PROVIDED TEXT »

Highlights
PhysicsWallah Revises Student Lending Strategy
PhysicsWallah, a leading name in Edtech, has updated its approach to student lending by collaborating with regulated non-banking financial companies (NBFCs). This shift comes in light of the company’s recent Rs 120 crore investment in its wholly-owned subsidiary, FinZ Finance, which faced scrutiny from stakeholders concerned that the focus should remain on education rather than lending.
Partnerships with Regulated NBFCs
The company announced its new partnership with several regulated third-party NBFCs aimed at meeting the financing requirements of students. The decision to revise the strategy is expected to decrease balance sheet risks and credit-related liabilities significantly.
A Technology-Driven Approach
PhysicsWallah plans to operate as a tech platform connecting students with lending partners based on their academic progress and learning experiences. This model is designed to enhance both the affordability and accessibility of education while ensuring scalability of the offering.
Future Direction of FinZ Finance
The future plans for FinZ Finance are still under consideration and will require approval from the board and regulatory authorities.

DATASET »
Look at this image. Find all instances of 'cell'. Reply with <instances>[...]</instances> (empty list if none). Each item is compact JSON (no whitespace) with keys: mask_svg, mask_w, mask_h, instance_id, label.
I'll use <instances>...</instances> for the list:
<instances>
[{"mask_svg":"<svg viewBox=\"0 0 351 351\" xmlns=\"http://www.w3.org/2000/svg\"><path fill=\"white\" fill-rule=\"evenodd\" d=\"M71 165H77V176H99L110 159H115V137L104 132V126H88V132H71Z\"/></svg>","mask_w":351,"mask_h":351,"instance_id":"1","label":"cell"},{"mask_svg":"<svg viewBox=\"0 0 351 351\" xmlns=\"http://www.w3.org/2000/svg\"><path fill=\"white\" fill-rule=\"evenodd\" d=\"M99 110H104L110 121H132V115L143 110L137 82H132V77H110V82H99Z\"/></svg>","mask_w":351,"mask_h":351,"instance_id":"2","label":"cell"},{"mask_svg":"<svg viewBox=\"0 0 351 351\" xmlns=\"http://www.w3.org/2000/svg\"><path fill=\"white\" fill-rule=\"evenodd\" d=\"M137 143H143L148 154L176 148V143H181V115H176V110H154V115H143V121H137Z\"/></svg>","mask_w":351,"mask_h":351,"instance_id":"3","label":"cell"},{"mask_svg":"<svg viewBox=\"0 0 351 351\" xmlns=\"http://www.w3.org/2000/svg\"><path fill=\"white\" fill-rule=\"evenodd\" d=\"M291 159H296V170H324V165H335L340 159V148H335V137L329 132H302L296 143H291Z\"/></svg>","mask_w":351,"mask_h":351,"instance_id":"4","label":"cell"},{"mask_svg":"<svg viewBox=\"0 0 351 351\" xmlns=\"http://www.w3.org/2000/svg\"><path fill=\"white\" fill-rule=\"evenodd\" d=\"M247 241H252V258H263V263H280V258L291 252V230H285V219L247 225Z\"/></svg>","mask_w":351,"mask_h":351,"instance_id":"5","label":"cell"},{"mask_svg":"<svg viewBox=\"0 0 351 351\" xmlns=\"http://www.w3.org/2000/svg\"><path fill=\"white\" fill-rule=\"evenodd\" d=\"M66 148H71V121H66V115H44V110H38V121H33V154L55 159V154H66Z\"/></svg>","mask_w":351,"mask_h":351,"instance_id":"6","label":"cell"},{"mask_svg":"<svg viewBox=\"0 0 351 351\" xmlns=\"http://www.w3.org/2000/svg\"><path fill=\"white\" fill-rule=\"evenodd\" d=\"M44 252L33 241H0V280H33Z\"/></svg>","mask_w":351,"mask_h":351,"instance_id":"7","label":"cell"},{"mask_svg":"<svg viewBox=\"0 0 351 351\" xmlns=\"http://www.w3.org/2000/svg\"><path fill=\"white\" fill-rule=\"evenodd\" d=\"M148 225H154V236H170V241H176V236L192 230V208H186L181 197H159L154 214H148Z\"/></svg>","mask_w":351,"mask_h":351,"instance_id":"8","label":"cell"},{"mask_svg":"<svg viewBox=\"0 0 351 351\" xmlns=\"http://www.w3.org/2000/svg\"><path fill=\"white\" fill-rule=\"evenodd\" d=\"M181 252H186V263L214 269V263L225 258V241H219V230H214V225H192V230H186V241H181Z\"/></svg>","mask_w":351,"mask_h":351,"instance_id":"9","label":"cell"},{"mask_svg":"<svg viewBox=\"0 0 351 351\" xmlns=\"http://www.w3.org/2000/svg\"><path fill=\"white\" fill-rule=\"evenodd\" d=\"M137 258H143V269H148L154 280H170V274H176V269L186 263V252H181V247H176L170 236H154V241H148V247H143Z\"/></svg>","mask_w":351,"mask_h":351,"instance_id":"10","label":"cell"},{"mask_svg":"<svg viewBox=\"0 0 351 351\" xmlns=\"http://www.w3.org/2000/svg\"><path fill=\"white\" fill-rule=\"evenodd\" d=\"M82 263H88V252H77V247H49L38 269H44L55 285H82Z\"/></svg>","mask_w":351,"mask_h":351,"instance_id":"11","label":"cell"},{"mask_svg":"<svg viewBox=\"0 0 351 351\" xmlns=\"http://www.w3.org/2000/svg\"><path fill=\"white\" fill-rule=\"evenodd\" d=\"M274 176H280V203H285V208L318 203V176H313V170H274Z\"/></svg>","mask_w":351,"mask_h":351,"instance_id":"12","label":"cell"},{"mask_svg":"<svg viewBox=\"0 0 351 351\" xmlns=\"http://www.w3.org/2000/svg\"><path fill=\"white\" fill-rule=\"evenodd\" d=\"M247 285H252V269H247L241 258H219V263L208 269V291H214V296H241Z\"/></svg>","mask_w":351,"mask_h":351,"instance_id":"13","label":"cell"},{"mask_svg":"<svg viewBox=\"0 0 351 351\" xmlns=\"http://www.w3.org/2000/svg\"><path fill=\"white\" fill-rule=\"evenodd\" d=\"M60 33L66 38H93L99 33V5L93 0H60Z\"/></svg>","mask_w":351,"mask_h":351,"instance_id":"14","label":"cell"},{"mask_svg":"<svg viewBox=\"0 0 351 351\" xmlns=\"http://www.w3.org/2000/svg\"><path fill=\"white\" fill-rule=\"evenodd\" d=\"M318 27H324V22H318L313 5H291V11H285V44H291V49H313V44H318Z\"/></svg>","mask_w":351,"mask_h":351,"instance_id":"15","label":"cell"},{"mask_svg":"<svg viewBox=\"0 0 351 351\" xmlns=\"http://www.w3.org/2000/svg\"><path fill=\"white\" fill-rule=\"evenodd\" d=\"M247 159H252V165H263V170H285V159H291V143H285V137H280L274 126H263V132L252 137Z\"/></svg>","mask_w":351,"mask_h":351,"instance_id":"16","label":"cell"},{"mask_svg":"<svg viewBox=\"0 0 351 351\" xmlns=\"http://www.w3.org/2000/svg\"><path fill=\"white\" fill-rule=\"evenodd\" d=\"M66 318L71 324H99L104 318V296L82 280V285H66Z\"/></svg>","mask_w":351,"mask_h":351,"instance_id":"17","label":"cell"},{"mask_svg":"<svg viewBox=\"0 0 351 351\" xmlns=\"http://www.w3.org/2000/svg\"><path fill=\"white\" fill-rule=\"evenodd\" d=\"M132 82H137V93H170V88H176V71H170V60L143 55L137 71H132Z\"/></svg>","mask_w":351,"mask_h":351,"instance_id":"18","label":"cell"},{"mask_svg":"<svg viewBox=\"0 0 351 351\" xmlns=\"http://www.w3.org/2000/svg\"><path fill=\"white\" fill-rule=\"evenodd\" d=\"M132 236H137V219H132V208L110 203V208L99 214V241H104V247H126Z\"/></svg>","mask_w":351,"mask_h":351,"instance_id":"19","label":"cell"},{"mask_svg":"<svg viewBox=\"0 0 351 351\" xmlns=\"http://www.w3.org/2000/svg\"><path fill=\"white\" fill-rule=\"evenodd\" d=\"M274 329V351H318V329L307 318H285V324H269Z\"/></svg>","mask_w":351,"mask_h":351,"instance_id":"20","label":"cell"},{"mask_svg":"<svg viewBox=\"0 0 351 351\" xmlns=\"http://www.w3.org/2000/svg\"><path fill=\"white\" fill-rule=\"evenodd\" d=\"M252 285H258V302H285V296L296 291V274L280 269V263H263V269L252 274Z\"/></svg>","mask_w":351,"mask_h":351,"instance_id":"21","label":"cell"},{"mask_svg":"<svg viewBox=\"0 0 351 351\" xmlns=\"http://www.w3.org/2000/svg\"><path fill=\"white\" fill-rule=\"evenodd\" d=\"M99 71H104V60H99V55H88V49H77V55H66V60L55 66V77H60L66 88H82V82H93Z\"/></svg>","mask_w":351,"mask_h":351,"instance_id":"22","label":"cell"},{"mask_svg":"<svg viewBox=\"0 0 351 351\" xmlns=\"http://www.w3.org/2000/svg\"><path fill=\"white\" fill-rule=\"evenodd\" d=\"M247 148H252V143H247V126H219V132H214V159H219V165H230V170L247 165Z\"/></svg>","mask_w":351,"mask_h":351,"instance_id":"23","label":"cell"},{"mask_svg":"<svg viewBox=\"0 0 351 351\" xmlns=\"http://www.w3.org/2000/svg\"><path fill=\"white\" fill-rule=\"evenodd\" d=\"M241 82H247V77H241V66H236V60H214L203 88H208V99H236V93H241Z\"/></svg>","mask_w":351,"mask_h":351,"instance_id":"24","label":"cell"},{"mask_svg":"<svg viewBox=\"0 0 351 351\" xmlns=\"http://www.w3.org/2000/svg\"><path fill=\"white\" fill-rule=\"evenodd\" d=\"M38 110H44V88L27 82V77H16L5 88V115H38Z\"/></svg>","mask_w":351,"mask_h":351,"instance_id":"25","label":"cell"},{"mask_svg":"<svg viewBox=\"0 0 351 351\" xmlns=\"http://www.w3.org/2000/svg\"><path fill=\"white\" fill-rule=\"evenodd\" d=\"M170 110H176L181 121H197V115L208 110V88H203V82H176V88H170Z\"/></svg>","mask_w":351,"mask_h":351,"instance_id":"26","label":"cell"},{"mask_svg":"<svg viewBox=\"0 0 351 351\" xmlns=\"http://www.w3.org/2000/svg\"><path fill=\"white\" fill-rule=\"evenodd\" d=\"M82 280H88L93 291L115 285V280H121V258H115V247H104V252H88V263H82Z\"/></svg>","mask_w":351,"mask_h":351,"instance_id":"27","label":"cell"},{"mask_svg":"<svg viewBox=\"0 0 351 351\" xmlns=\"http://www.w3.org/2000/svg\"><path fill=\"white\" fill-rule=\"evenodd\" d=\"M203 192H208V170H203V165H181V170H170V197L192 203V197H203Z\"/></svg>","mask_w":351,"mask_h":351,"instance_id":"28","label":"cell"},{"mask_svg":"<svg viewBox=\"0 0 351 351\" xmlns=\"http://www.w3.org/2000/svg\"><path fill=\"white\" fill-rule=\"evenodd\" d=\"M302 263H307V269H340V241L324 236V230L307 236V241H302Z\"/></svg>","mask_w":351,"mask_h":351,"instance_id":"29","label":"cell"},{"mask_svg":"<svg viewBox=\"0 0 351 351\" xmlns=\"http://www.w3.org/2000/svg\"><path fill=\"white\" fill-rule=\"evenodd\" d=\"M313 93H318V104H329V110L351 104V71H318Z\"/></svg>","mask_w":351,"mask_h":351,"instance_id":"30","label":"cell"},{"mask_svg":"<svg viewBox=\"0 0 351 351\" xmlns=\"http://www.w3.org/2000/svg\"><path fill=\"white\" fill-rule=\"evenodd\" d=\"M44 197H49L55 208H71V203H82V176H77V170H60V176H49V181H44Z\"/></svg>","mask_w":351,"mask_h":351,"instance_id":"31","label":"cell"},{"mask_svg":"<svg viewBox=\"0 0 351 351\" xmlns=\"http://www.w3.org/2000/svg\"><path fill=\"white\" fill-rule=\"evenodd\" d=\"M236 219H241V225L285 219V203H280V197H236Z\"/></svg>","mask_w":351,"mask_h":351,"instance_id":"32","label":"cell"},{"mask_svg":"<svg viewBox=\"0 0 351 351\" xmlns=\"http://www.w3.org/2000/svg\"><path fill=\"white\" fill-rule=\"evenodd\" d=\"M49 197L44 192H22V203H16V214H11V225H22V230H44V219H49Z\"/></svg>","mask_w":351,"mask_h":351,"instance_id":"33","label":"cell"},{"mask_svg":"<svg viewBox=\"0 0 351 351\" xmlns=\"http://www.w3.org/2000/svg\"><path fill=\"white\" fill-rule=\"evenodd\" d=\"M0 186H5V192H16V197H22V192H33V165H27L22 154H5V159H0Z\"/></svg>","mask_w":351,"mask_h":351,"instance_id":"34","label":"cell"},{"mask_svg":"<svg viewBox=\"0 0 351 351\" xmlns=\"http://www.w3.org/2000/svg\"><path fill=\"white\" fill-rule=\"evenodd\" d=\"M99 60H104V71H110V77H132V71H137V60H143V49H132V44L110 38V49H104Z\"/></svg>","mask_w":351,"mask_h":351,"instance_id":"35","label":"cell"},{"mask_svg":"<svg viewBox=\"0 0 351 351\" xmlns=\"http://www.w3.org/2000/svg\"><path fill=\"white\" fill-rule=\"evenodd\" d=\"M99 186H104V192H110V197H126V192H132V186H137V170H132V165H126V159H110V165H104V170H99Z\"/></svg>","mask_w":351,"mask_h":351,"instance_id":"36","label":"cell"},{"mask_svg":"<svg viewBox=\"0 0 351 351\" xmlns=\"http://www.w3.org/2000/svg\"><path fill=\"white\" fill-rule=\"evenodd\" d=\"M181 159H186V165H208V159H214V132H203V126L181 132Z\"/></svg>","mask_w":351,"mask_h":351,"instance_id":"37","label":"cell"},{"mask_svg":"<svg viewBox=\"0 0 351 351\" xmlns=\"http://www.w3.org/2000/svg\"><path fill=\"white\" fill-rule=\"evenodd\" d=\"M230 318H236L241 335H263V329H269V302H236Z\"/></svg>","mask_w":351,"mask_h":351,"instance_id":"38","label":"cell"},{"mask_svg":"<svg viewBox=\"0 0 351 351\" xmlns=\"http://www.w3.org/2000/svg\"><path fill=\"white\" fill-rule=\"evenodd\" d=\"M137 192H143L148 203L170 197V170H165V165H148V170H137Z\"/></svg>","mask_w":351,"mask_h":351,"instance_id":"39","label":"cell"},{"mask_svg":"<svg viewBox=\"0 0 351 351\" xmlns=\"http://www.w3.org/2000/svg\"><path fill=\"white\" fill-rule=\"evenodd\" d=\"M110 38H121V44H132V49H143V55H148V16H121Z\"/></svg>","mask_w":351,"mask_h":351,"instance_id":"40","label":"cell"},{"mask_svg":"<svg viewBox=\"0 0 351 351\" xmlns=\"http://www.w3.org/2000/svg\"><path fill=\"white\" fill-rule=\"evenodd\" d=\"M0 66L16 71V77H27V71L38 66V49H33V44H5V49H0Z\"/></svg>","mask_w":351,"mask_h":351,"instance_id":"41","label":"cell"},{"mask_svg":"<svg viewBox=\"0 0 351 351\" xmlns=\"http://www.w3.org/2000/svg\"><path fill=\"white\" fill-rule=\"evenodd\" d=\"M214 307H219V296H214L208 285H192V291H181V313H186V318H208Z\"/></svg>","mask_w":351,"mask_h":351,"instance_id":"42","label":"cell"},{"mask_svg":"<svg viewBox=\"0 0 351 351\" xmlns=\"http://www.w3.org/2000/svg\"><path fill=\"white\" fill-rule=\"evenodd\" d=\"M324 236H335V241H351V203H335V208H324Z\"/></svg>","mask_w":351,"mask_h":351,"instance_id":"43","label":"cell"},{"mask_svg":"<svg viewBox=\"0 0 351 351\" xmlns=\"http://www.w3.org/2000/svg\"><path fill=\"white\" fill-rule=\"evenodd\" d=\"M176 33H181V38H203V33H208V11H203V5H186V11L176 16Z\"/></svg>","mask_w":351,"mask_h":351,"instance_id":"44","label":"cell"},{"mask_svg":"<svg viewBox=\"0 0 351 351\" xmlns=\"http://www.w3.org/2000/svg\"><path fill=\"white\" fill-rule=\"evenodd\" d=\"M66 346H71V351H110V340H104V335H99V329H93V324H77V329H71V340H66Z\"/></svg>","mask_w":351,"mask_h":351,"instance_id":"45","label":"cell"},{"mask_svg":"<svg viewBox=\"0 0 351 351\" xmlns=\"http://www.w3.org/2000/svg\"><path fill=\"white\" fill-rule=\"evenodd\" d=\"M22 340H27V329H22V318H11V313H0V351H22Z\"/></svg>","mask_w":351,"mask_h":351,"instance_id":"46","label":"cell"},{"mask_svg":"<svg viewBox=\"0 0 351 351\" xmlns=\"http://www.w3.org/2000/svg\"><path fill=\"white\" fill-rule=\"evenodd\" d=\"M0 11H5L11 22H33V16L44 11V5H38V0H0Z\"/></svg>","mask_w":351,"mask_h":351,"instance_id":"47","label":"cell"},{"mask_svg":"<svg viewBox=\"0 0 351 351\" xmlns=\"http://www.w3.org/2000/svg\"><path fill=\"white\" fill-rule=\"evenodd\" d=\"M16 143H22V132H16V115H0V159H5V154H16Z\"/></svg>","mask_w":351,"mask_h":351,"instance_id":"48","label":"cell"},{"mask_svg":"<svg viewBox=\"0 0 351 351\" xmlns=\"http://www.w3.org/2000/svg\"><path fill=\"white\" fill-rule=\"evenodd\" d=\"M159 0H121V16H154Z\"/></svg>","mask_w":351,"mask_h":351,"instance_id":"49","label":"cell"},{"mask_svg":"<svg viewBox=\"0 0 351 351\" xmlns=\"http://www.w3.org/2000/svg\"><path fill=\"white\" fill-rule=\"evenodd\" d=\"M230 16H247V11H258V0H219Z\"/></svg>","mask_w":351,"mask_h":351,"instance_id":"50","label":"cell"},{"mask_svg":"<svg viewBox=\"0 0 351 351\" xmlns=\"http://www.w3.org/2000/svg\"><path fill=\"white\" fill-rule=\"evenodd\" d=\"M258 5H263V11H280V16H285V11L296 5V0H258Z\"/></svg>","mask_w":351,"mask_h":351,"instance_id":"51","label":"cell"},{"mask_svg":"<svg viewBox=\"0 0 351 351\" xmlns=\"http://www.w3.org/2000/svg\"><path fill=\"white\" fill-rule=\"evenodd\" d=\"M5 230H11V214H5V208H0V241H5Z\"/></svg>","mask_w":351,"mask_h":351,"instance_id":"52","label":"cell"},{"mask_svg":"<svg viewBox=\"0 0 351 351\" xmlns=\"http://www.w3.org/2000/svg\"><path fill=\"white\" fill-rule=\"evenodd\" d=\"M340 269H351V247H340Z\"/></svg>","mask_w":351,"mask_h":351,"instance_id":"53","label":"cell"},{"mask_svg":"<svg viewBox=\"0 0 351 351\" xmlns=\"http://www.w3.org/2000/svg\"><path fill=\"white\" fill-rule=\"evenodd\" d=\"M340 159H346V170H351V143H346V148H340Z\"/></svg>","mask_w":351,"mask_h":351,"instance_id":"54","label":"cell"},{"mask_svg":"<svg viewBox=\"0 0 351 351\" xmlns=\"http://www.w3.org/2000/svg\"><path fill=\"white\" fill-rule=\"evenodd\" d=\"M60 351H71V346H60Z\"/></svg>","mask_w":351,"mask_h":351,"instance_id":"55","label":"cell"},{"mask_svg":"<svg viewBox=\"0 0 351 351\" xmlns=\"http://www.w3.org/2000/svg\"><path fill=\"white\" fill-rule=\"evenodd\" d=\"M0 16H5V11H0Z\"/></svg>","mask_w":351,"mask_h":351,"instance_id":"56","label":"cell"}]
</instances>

PROBLEM DESCRIPTION »
Answer from the PhysicsWallah article:
(a) How much did PhysicsWallah invest in FinZ Finance?
(b) What is the revised strategy expected to decrease?
(c) Whose approval will the future plans for FinZ Finance require?

RESPONSE FOR THIS EXERCISE »
(a) Rs 120 crore.
(b) Balance sheet risks and credit-related liabilities.
(c) The board and regulatory authorities.